Primer Schemes

About

Both artic tools and the artic pipeline are designed to work with tiling amplicon schemes for targeted enrichment of viral genomes. The protocol is described in the Kent C et al. 2024 primalscheme paper and Quick J et al. 2017 Nature Protocols paper. Schemes are produced by Primal Scheme.

Tiling amplicon schemes contain primers designed against multiple reference genomes using a greedy algorithm. Neighbouring amplicons overlap, ensuring complete coverage of the target genome. Two primer pools are used to alternate primer pairs, preventing short overlap products between adjacent amplicons. The figure below illustrates how pools tile across a genome:

primal-scheme-fig

Quick J et al. 2017 (a) Schematic showing the regions amplified in pools 1 (upper track) and 2 (lower track), and the intended overlap between pools...

Availability

Frequently used primer schemes for viral genome sequencing are found in the Quick-lab primer scheme repo. A browsable index is available at primalscheme labs.

Scheme fetching and caching

When --scheme-name and --scheme-version are provided, the pipeline fetches the scheme manifest from:

https://raw.githubusercontent.com/quick-lab/primerschemes/main/index.json

Downloaded scheme files are cached in --scheme-directory (default: ./primer-schemes). If the network is unavailable but a previously cached index.json and aliases.json exist in that directory, the pipeline will use the local cache and print a warning.

Scheme aliases

The pipeline also consults an aliases.json file from the same repository.

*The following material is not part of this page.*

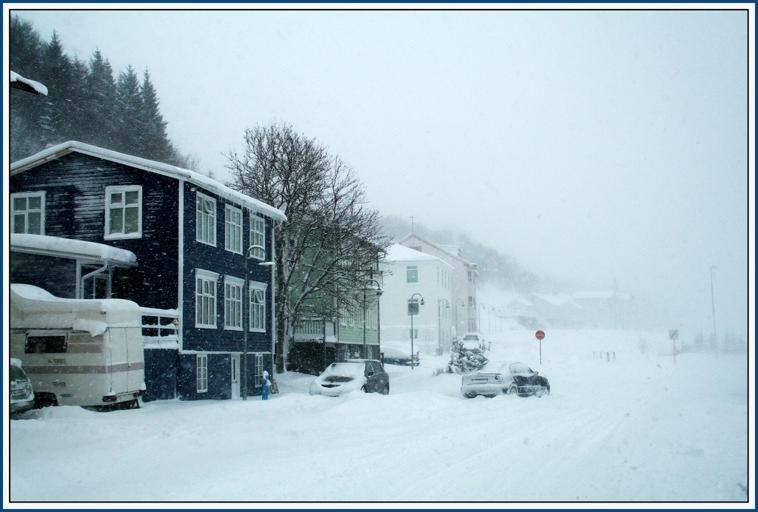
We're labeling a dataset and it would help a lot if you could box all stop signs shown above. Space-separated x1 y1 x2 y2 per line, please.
536 330 545 340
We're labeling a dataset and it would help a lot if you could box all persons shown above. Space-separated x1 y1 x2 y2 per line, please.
262 370 271 400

This allows short or alternative names to resolve transparently to canonical scheme names. For example, a user may supply --scheme-name sars-cov-2 and have it resolve to the canonical name automatically. No extra action is required — alias resolution happens silently during scheme lookup.

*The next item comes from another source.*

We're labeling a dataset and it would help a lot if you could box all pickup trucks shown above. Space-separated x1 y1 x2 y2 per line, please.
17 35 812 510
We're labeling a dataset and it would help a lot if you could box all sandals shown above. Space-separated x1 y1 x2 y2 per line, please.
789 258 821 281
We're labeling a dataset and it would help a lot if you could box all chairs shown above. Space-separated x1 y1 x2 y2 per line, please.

Automatic reference selection

Some schemes support multiple closely related reference sequences (for example, schemes covering multiple clades of a virus). When the scheme manifest contains a refselect key, the pipeline automatically determines the best-matching reference for a given sample:

Up to 10,000 reads are subsampled from the input FASTQ.
These reads are aligned against a multi-reference FASTA using minimap2 with 4 threads.
The reference with the most aligned reads is selected.
The selected reference suffix is appended to --scheme-version (e.g. v1.0.0 becomes v1.0.0-clade_i).

To bypass automatic selection, provide the full suffixed version directly:

--scheme-version v1.0.0-clade_i

BED file format versions

The pipeline auto-detects the primer BED format version by inspecting the first non-comment line. Three versions are recognised:

Version	Columns	Primer name format	Example
V1	6	`SCHEME_NUM_LEFT` / `SCHEME_NUM_RIGHT` (with optional `_alt` suffix)	`nCoV-2019_1_LEFT`
V2	7	Same name pattern as V1	`nCoV-2019_1_LEFT`
V3	7	`SCHEME_NUM_LEFT_POOL` / `SCHEME_NUM_RIGHT_POOL`	`nCoV-2019_1_LEFT_1`

The format version determines how amplicons and primer pools are inferred during alignment post-processing.